One by one, participants came forward expressing apprehension, jubilation and, at times, a mixture of both. Though many expressed reservations, the final tally came down to 88 in favor, 30 opposed and one abstention. Other participants had declined to make themselves present at the vote, distancing themselves—some for fear of being sued.
Announcing the adoption of the document by the ʻAha as though the required ratification was a mere formality, Lee declared, “We have a constitution.”
It was done. As we filtered outside for public relations group photos on the luxuriant, Royal Hawaiian Golf Club lawn, I was relieved. We smiled for the cameras and held hands, worried about the bags under our eyes and the weight gained from sitting for an entire month fed on starchy, bland cafeteria fare. We hugged one another, even the people who had sometimes appalled us with their rhetoric. And then we drove away.
Some, no doubt, were enthralled by having had a hand in the making of a constitution. Zuri Aki, in his Civil Beat column [link] just two days later, proclaimed the newly-minted document as “the first at this high level of prestige.”
Others were equally self-congratulatory. In the ʻAha 2016 Facebook group, Hanalei Aipoalani went so far as to say, “We are the founding mothers and fathers.”
Still others are busily rewriting history, reminiscent of those who whitewashed the annexation of Hawaiʻi by Joint Resolution, turning that illegal act into one based on a conveniently absent, but nonetheless lawful, treaty.
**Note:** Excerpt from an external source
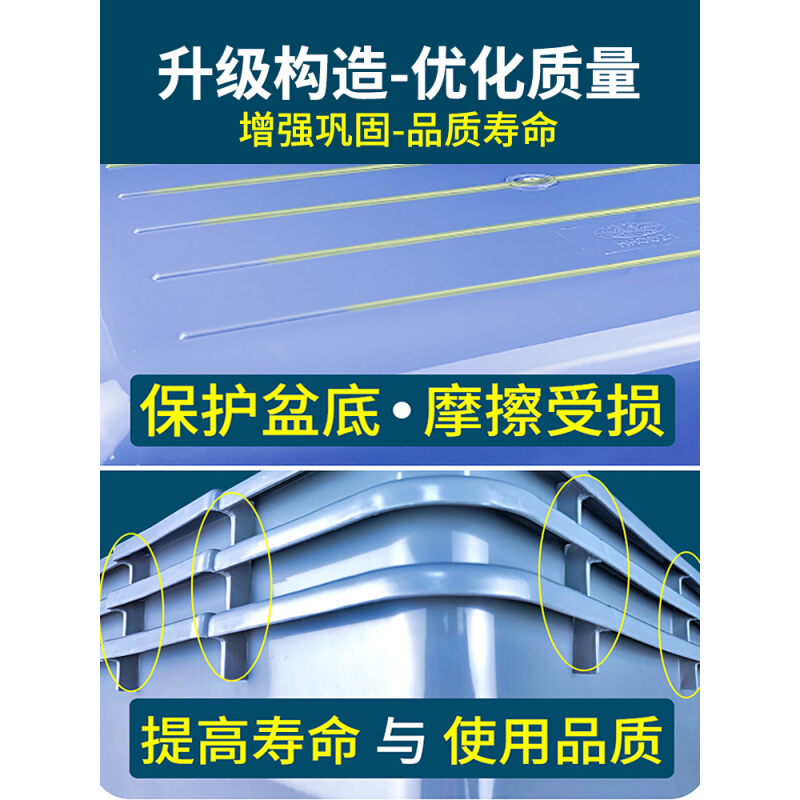 升级构造-优化质量
增强巩固-品质寿命

保护盆底•摩擦受损

提高寿命 与 使用品质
Though we had fought federal recognition proponents tooth and nail just to preserve the “pursuit of independence” language in the preamble, Jade Danner, in a post to the ʻAha 2016 Facebook group, reframed the controversial provision claiming that it had been her federal recognition bedfellows who had fought the hardest for it all along.
I can tell you that the language in the preamble regarding reserving the right to pursue independence was advocated most strongly by people who want federal recognition, and they did it, knowing that it might jeopardize that option remaining on the table.
Despite the frustration and desperation of the ʻAha fight, I remain hopeful. If not for the document birthed from this Naʻi Aupuni process, our people may not have risen, as they now have, to oppose the process and its result and to begin the work of building a nation from the ground up. Despite the efforts to contain and overrule the independence cause, today it is stronger than ever.